-- READING TEXT follows --

So you are saying the KoD (Kiss of Death) as it is specified now is broken by design?
I see two possibilities:
1) Drop the concept for NTPv5
2) Improve the concept for NTPv5
Basically I think KoD is a good idea to inform the client about an issue the server sees, be it technical or political (policy).

Kind Regards,
Ulrich Windl

-----Original Message-----
From: ntp <ntp-bounces@ietf.org> On Behalf Of Miroslav Lichvar
Sent: Thursday, November 2, 2023 10:11 AM
To: David Venhoek <david@venhoek.nl>
Cc: NTP WG <ntp@ietf.org>
Subject: [EXT] Re: [Ntp] NTPv5 KISS code support

On Wed, Nov 01, 2023 at 03:37:44PM +0100, David Venhoek wrote:
> Hi All,
> 
> I have made a pull request with suggested wording for including kiss
> code support in ntpv5. The PR can be found
> athttps://github.com/mlichvar/draft-ntp-ntpv5/pull/9, the suggested
> patch is also included below for completeness. Please do share any
> feedback regarding the chosen design, this looked good to me but there
> may be better approaches.

This looks similar to the description of DENY, RSTR, RATE codes in RFC
5905.

One problem is that it's a security issue, a denial of service for the
client. A single spoofed response shouldn't be able to completely break
synchronization with a server. There needs to be some maximum poll
value specificied for RATE and some interval specified for RSTR and
DENY. With that, I would ask how is it better than what we already
have with the suggested poll interval returned in a normal server
response.

The other issue is the most buggy clients that would need this
handling are least likely to implement it, at least that's what
we have seen with (S)NTPv4 implementations. With the most severe bugs
that lead to flooding of servers (e.g. in systemd-timesyncd and
Fortigate firewalls for example), handling of these codes wouldn't
make a difference anyway. By the time the client receives a response
from the server, it has already sent another request, so it couldn't
accept it as valid even if it had this functionality implemented.

-- READING TEXT concluded --

**EXPLORE THE MATERIAL**
• a. Answer these about the Kiss of Death discussion:
(i) What two possibilities for the concept in NTPv5 are listed?
(ii) Which RFC is said to describe the DENY, RSTR, and RATE codes?
(iii) Which two implementations are given as examples of severe bugs that lead to flooding of servers?
• b. Reproduce the Kiss of Death discussion from "The other issue" to "this functionality implemented.", swapping "flooding" for "overloading".

-- DATA SECTION follows --

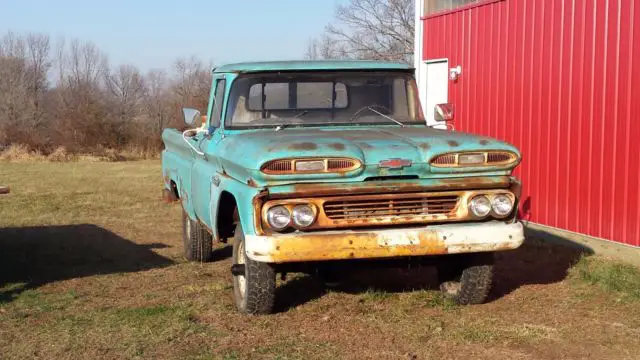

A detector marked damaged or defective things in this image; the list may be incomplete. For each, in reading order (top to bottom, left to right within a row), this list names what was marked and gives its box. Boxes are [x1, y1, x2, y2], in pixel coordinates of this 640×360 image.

rusty chrome bumper [245, 221, 524, 262]
corroded lower body [246, 221, 524, 262]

-- DATA SECTION concluded --

**ANSWERS TO THE PROBLEMS**
• a.
(i) Drop the concept for NTPv5, or improve the concept for NTPv5.
(ii) RFC 5905.
(iii) systemd-timesyncd and Fortigate firewalls.

• b.
The other issue is the most buggy clients that would need this
handling are least likely to implement it, at least that's what
we have seen with (S)NTPv4 implementations. With the most severe bugs
that lead to overloading of servers (e.g. in systemd-timesyncd and
Fortigate firewalls for example), handling of these codes wouldn't
make a difference anyway. By the time the client receives a response
from the server, it has already sent another request, so it couldn't
accept it as valid even if it had this functionality implemented.